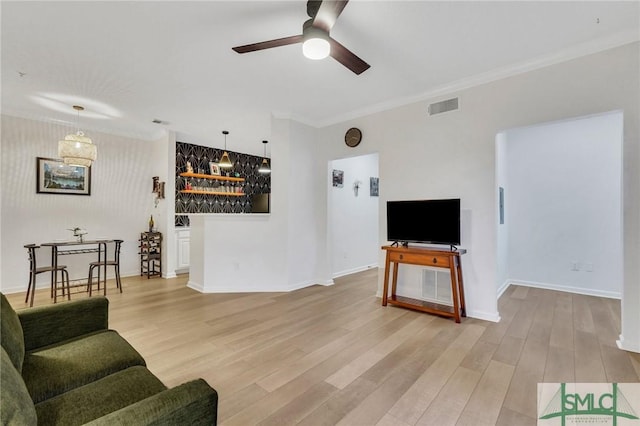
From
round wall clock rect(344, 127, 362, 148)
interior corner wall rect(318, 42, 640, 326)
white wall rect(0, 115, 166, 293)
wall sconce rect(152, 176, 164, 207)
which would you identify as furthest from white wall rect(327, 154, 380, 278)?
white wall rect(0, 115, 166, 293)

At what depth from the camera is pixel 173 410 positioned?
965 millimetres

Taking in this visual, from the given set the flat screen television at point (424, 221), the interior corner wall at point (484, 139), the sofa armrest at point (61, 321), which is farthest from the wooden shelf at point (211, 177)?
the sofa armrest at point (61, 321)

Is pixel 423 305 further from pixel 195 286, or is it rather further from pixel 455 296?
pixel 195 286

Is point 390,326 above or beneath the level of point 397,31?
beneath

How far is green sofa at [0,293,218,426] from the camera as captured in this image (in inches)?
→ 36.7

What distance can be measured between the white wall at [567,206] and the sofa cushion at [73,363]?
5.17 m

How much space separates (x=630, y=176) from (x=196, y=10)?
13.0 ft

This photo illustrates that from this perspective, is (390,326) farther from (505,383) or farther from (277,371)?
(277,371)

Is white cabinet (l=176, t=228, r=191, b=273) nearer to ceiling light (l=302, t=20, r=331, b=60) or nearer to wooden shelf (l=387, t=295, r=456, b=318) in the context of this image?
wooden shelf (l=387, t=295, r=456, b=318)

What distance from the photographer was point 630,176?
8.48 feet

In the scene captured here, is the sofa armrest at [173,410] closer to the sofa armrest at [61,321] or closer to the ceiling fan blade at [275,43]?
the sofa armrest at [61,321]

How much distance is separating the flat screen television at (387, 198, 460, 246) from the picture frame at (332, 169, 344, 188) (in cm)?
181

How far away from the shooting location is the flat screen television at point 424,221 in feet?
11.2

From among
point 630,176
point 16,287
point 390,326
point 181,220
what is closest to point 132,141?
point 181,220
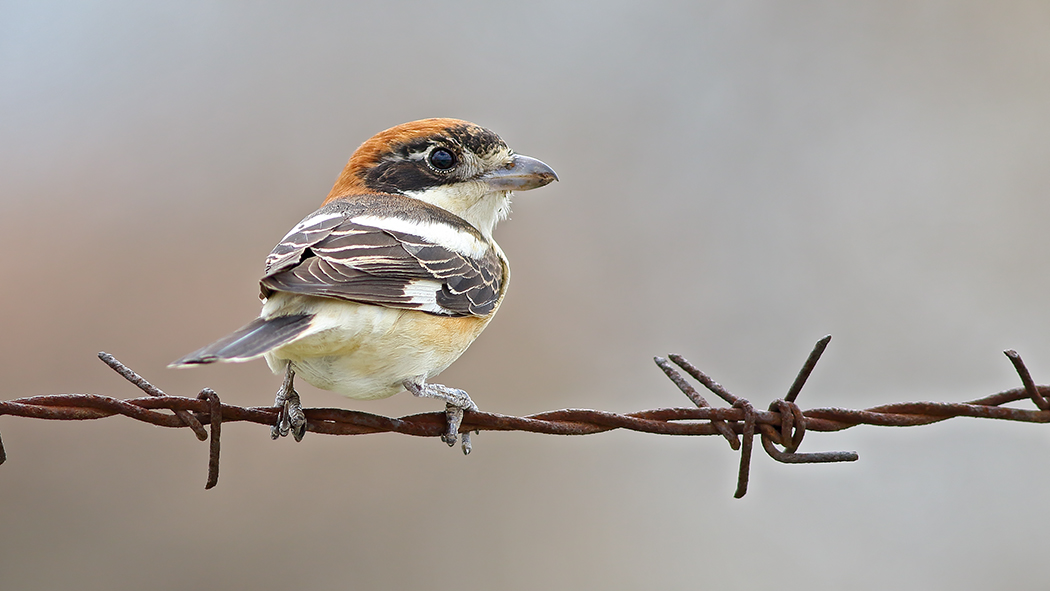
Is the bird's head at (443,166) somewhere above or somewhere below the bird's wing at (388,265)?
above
=======
→ **Objective**
Copy out word for word everything from the line containing "This photo illustrates" through the end of the entries, including both of those lines. Leave the pictures out.

→ **Final answer**
This photo illustrates that from this perspective, is (390,326) farther from (505,383) or farther from (277,371)?
(277,371)

Is white cabinet (l=176, t=228, r=191, b=273) nearer to ceiling light (l=302, t=20, r=331, b=60) or nearer to wooden shelf (l=387, t=295, r=456, b=318) in the context of this image?
wooden shelf (l=387, t=295, r=456, b=318)

What distance from the photographer was point 630,176?
8.48 feet

In the scene captured here, is the sofa armrest at [173,410] closer to the sofa armrest at [61,321] or closer to the ceiling fan blade at [275,43]?
the sofa armrest at [61,321]

How much distance is separating the flat screen television at (387, 198, 460, 246) from the picture frame at (332, 169, 344, 188) (in cm)?
181

How far away from the shooting location is the flat screen television at point 424,221 in feet?
11.2

From among
point 630,176
point 16,287
point 390,326
point 181,220
what is closest to point 132,141?
point 181,220
Is the bird's head at (443,166) somewhere above or somewhere below the bird's wing at (388,265)?
above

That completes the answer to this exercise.